START GIVEN ENTRIES
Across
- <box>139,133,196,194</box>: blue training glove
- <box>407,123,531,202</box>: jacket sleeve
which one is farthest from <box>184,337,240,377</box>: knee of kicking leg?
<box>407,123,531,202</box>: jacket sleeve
END GIVEN ENTRIES
▶ **INSTRUCTIONS FOR THE TASK**
Please output every line of the entries above without changing a single character.

▶ **FULL ANSWER**
Across
- <box>139,133,196,194</box>: blue training glove
- <box>407,123,531,202</box>: jacket sleeve
which one is farthest from <box>184,337,240,377</box>: knee of kicking leg?
<box>407,123,531,202</box>: jacket sleeve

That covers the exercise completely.